Nació en un pueblo de Caravia hace 65 años, cuando lo que se esperaba de una
mujer no iba más allá de las cuatro paredes de su casa. Así que, como era
habitual en la época, Bernardita Caravera Bada, más conocida como Tita, se
casó joven y joven tuvo a sus tres hijos. No pudo estudiar, algo que le
hubiera gustado. Pero siempre mantuvo despiertas sus inquietudes. Al final,
logró licenciarse en la vida que no se enseña en los libros, esa que se
lucha y reivindica a pie de calle.

A día de hoy, Tita Caravera es una de las veteranas del movimiento vecinal
gijonés, en el que se ha ido involucrando de forma muy diversa a lo largo de
los años. El pasado 10 de junio, hace poco más de una semana, volvía a la
primera línea de fuego, como nueva presidenta de la asociación de vecinos de
La Arena. Su antecesora en el cargo, Julia Rodríguez, decidió que ya era el
momento del relevo y ella dio un paso al frente para seguir tirando del
barrio.

«Queda en buenas manos», auguran quienes han trabajado por La Arena durante
estos últimos años. El movimiento ciudadano anda escaso de candidatos que
quieran coger el testigo de las asociaciones que han convertido Gijón en una
de las ciudades más participativas del país. A Tita, sin embargo, no le
asusta la responsabilidad, que asume como una faceta más de la actividad
asociativa. Su determinación le ha evitado a los vecinos de La Arena el
problema, tan generalizado, de la renovación.
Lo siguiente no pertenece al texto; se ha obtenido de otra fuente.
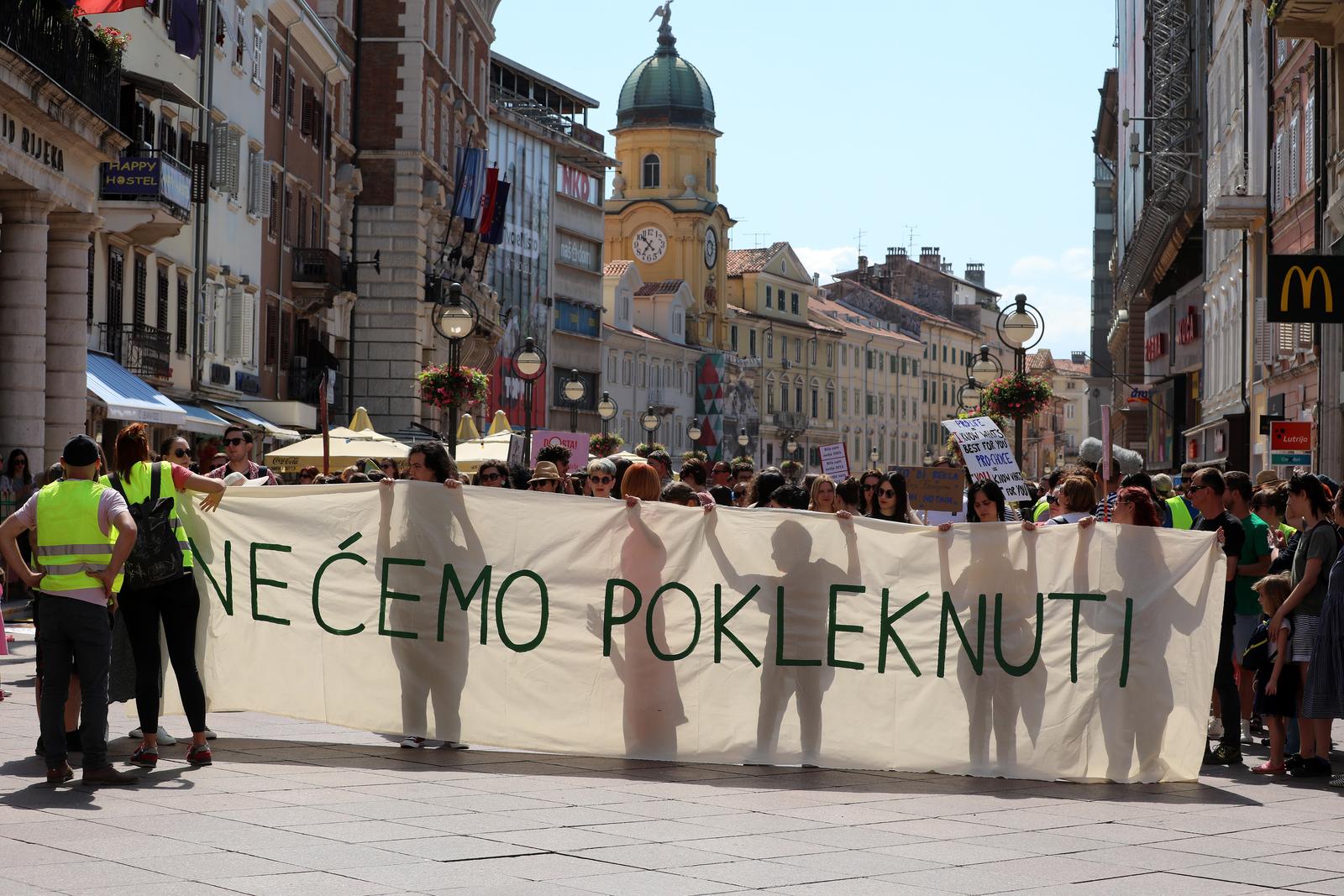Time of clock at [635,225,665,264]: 10:36
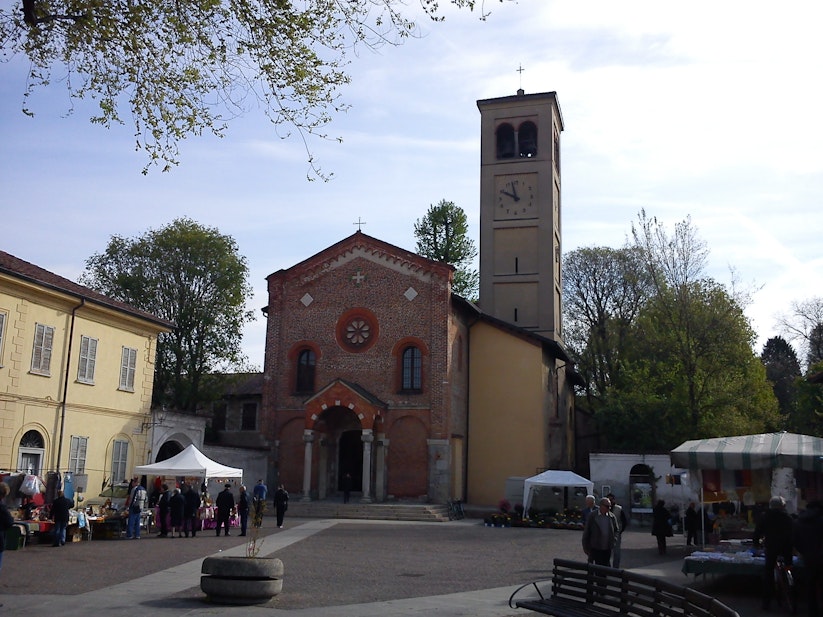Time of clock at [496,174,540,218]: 9:57
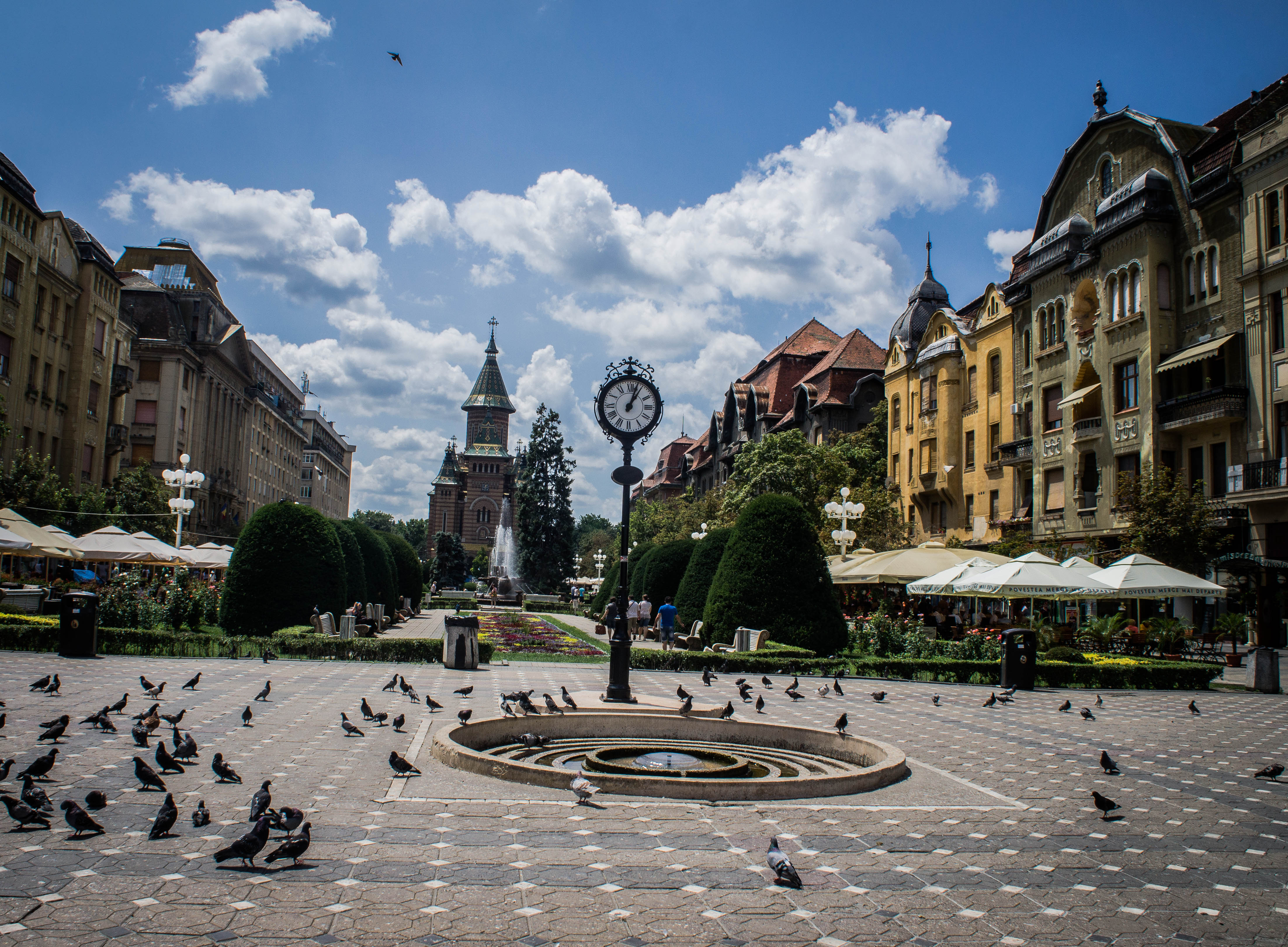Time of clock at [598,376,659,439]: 1:03
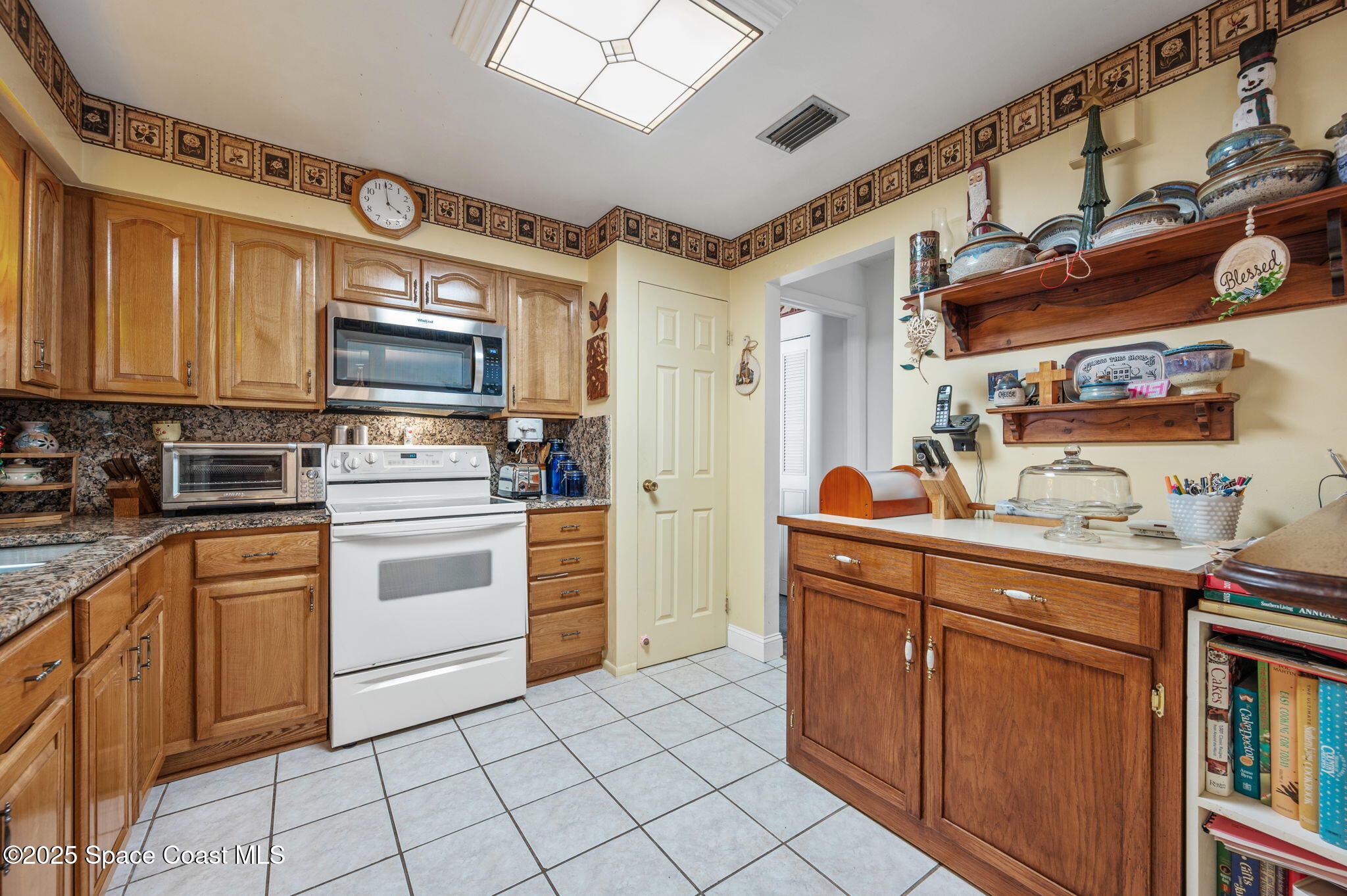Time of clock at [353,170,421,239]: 3:58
«Las mujeres deben quitarse el complejo de incapacidad y asumir actitudes de
liderazgo en las juntas directivas», se le ha oído decir en más de una
intervención pública. Caravera ha practicado con el ejemplo. En la
candidatura que presentó a las elecciones vecinales de La Arena le acompañan
Amador Álvarez, María Ángeles García, Agustina Rodríguez, Manuela Acebal,
Emilio Parajón, Faustino García y Araceli Fernández. Una mayoría femenina
impensable no hace tantos años.

La nueva directiva de La Arena inicia mandato con una nueva alcaldesa y un
nuevo partido al frente de la ciudad. Tita Caravera es mujer de izquierdas,
pero afronta la llegada de Foro Asturias al gobierno municipal sin
prejuicios ideológicos, confiando en que el Ayuntamiento deje la puerta
abierta a la participación ciudadana. Su objetivo es velar por los intereses
de La Arena, esté quien esté en el poder. En el barrio, los que mandan son
los vecinos.

La única militancia de la que hace bandera Tita Caravera es la feminista. Su
trayectoria habla por sí sola. Los cargos que ha desempeñado en el
movimiento vecinal gijonés casi siempre han estado relacionados con las
vocalías de la mujer. En El Coto, primero. En la Federación de Asociaciones
de Vecinos (FAV) de la zona urbana, después. Y más tarde, en Mujeres
Vecinales de Asturias. En la actualidad, preside la asociación «La
Xabuguina» y es miembro del Consejo de Mujeres de la ciudad.

No se sabe si surgió primero la dirigente feminista o la vecinal, pero
quienes dicen de ella que «tiene mucha experiencia en esto» hablan con
conocimiento de causa. Entendiendo por «esto» todo lo que implica la lucha
ciudadana por las necesidades de la vida cotidiana y por los derechos más
elementales. Sus compañeros de trasiegos reivindicativo la definen como «una
persona muy comprometida», que llega a la presidencia de la asociación de
vecinos de La Arena «sabiendo lo que se trae entre manos».

También destacan su capacidad de trabajo, su sentido de la responsabilidad y
que «tiene cintura para el movimiento vecinal». Cintura que ha ido
esculpiendo desde sus primeros pasos en la asociación de padres del colegio
donde estudiaban sus hijos. Los chiquillos de entonces le han dado
nietos -Jorge, de 9 años, y Roberto, de 6-, así que ya ha llovido…

Jorge reside en León. Pero con Roberto, que sí vive aquí, ha tenido que
echar una mano. Cuentan que «sólo se apartó del movimiento vecinal para
hacer de abuela». A tiempo parcial, puntualiza Tita Caravera cuando sale el
tema. Quiere decir con la aclaración que su caso no es el de la abuela
esclava, tan frecuente en la sociedad moderna. La ayuda que ella presta le
permite disfrutar plenamente de las horas que le dedica a su nieto.

Desde el viernes 10, en su día a día también le reserva tiempo a la
asociación de La Arena, un colectivo con 1.040 socios. El tiempo que los
líderes vecinales invierten en sus respectivos barrios es desinteresado pero
no siempre agradecido como debiera. Para Tita Caravera es algo casi
vocacional, que tira. Será porque está convencida de que es posible una
realidad mejor, y no se cansa de buscarla.